• Task description
Reproduce every one of the entries below line for line, changing nothing.

• Records for this task
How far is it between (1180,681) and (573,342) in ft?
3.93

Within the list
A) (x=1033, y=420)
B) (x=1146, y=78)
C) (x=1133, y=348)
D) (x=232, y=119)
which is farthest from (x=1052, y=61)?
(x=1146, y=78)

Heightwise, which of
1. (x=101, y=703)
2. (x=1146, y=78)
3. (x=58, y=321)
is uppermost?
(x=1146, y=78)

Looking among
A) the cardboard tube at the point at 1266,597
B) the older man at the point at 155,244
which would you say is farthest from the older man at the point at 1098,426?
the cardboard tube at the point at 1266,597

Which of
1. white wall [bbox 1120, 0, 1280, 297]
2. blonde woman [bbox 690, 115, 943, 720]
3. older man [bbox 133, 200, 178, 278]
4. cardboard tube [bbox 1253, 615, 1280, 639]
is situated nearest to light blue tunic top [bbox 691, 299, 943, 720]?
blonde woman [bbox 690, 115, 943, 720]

• Reply to the exercise
How far is it between (1180,681) and (573,342) in ft?
3.93

Within the list
A) (x=1033, y=420)
B) (x=1146, y=78)
C) (x=1133, y=348)
D) (x=232, y=119)
which is farthest from (x=1052, y=61)?
(x=1146, y=78)

Heightwise, which of
1. (x=101, y=703)
2. (x=1146, y=78)
3. (x=58, y=321)
is uppermost?
(x=1146, y=78)

Looking among
A) the cardboard tube at the point at 1266,597
B) the older man at the point at 155,244
which would you say is farthest from the older man at the point at 1098,426?
the cardboard tube at the point at 1266,597

Which of
1. white wall [bbox 1120, 0, 1280, 297]
2. blonde woman [bbox 690, 115, 943, 720]
3. older man [bbox 133, 200, 178, 278]
4. cardboard tube [bbox 1253, 615, 1280, 639]
is situated nearest to light blue tunic top [bbox 691, 299, 943, 720]?
blonde woman [bbox 690, 115, 943, 720]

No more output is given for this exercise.